Craig’s final argument is that the Yom Kippur sacrifice was practiced at a separate time than the Passover festival. So what? Mark couldn’t use the symbolism of the Yom Kippur festival elsewhere? Likewise, the early Christians saw the Yom Kippur and early Passover events as being merged through Jesus’ death. There is no reason that the clear allegory could not be carried over to the Passover.
Craig also claims, “Moreover, the sins of the people were symbolically laid on the scapegoat, which was then driven out into the wilderness. That interpretation of the Barabbas incident would make Barabbas, not Jesus, the one who bears our sins! Thus, it would be utterly inept theologically to invent the Barabbas story on this basis.” For starters, the goat that was sacrificed was the one meant as the atonement of sins, which is why Jesus is the one executed. The other goat bore the sins and was shunned, which Barabbas in bearing the sins of violence and rebellion is meant to represent. Craig’s interpretation is the one that is theologically inept.

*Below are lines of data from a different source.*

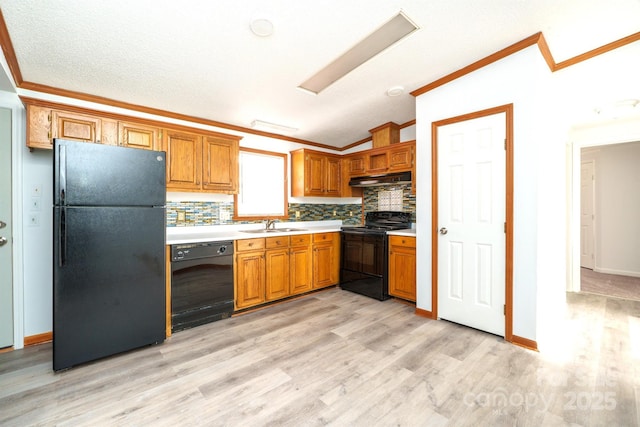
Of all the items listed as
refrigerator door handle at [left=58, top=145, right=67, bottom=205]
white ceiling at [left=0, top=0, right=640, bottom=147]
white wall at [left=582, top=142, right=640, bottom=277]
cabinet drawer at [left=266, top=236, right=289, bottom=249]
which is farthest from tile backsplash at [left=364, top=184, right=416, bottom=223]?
white wall at [left=582, top=142, right=640, bottom=277]

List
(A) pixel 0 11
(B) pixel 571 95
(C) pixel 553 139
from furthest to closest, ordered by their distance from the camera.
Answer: (B) pixel 571 95
(C) pixel 553 139
(A) pixel 0 11

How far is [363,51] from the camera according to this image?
2398mm

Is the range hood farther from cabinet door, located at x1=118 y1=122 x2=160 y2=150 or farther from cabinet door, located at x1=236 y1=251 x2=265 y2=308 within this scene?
cabinet door, located at x1=118 y1=122 x2=160 y2=150

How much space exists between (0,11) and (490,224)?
392 centimetres

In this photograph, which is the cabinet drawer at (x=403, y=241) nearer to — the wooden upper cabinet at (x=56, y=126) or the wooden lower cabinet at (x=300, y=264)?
the wooden lower cabinet at (x=300, y=264)

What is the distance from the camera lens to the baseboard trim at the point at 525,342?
2301 millimetres

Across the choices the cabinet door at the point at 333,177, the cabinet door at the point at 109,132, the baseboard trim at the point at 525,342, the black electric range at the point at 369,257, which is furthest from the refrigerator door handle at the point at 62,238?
the baseboard trim at the point at 525,342

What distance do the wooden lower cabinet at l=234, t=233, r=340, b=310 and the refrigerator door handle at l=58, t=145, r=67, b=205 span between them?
1536 mm

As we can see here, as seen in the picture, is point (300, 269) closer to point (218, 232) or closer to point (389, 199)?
point (218, 232)

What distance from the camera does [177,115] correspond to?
330 cm

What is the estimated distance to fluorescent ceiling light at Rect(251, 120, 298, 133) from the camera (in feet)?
11.8

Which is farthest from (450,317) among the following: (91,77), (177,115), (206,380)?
(91,77)

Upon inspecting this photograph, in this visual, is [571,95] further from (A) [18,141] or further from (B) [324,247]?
(A) [18,141]

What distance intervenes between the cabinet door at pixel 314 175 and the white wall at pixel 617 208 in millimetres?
5073
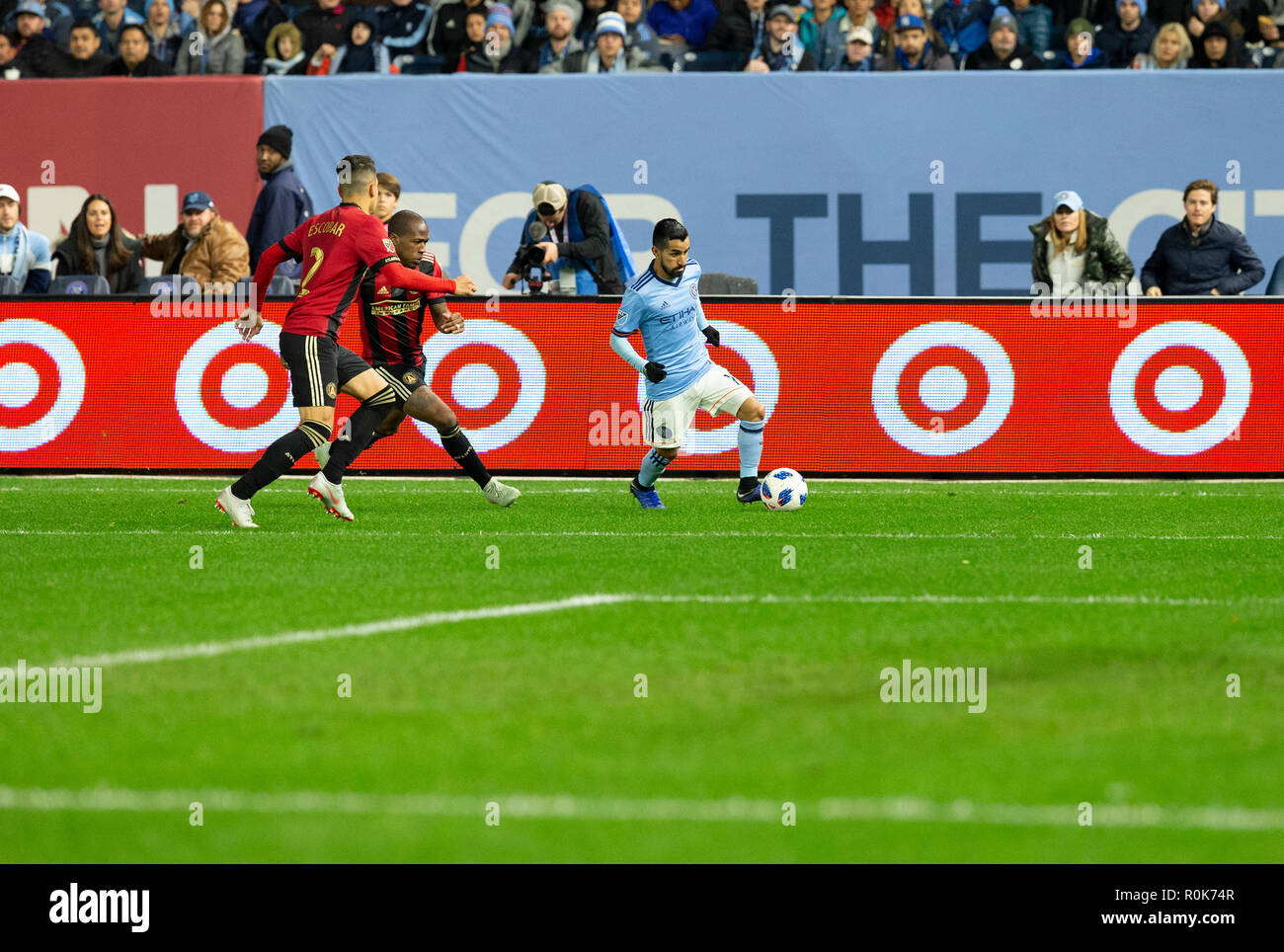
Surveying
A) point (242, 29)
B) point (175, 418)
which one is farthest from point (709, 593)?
point (242, 29)

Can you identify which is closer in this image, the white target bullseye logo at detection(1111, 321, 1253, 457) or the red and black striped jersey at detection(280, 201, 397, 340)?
the red and black striped jersey at detection(280, 201, 397, 340)

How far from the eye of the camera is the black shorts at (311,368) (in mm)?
10516

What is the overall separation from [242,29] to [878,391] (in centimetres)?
972

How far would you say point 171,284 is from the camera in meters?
15.1

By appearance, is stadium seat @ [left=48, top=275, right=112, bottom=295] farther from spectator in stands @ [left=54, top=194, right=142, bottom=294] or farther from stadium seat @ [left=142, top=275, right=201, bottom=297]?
stadium seat @ [left=142, top=275, right=201, bottom=297]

This can be further demonstrated by the fact that the early church father Origen even recognized the symbolism of the allegory in Homily on Leviticus (10.2.2):
“You see! You have here the goat who is released alive into the wilderness, bearing in himself the sins of the people who were shouting and saying “Crucify! Crucify!” He [Barabbas] is therefore the goat released alive into the wilderness, while the other [Jesus] is the goat dedicated to God as a sacrifice to atone for those sins, making of himself a true atonement for those who believe.”

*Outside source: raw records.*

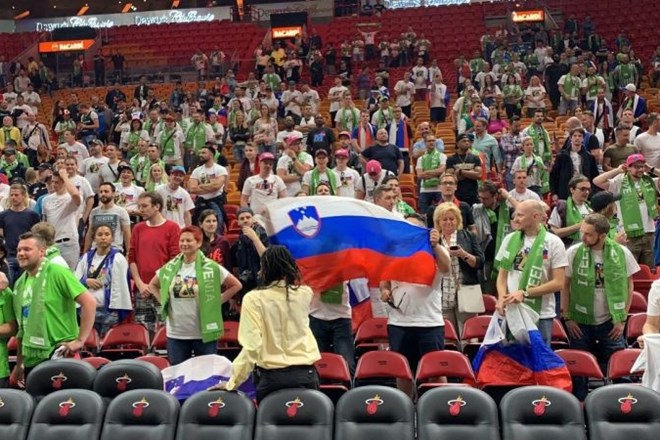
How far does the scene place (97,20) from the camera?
33.1m

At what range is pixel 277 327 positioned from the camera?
596 centimetres

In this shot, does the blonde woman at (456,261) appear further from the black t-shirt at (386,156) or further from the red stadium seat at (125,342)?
the black t-shirt at (386,156)

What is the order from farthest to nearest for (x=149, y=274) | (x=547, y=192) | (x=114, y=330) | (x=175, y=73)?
(x=175, y=73) < (x=547, y=192) < (x=149, y=274) < (x=114, y=330)

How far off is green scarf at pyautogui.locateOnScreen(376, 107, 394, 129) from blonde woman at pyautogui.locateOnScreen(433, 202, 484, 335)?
6710mm

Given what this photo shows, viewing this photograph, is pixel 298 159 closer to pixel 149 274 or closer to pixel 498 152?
pixel 498 152

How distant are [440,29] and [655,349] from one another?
21747mm

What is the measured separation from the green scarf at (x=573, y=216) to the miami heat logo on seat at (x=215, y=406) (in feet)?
16.0

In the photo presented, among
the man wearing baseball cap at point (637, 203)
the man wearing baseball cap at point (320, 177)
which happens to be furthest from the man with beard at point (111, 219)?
the man wearing baseball cap at point (637, 203)

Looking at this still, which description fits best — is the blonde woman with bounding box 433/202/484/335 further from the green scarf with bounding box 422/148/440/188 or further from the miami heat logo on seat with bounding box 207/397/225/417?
the green scarf with bounding box 422/148/440/188

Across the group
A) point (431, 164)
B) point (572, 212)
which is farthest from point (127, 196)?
point (572, 212)

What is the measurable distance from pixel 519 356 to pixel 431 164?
5.64 m

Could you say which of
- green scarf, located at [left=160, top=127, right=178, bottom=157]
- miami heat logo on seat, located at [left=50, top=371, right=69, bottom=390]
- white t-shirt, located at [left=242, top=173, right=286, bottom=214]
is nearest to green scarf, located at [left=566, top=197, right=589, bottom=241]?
white t-shirt, located at [left=242, top=173, right=286, bottom=214]

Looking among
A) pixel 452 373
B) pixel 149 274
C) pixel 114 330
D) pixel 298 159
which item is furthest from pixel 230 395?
pixel 298 159

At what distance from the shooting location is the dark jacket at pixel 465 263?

So every bit of the Barabbas episode can be explained as mythical allegory. The custom described is not attested by any outside source and is historically implausible. The parallelism of the names, where Jesus, the true son of the father, is pitted against Barabbas, the false son of the father, is unlikely as historical coincidence but perfectly probable as authorial invention. The addition of the name “Jesus Barabbas” in later texts strengthens the parallel. The episode likewise merges the symbolism of the Passover and the Yom Kippur sacrifice beautifully, as church father and theologian Origen astutely recognized.
We have a clear case of ahistorical myth serving as allegory, which demonstrates that the Gospel authors invented characters and episodes for literary purposes. This does not befit the writing of historical prose, but it is perfectly common in the genre of hagiographical prose novels, which is more likely the literary genre to which the Gospels belong.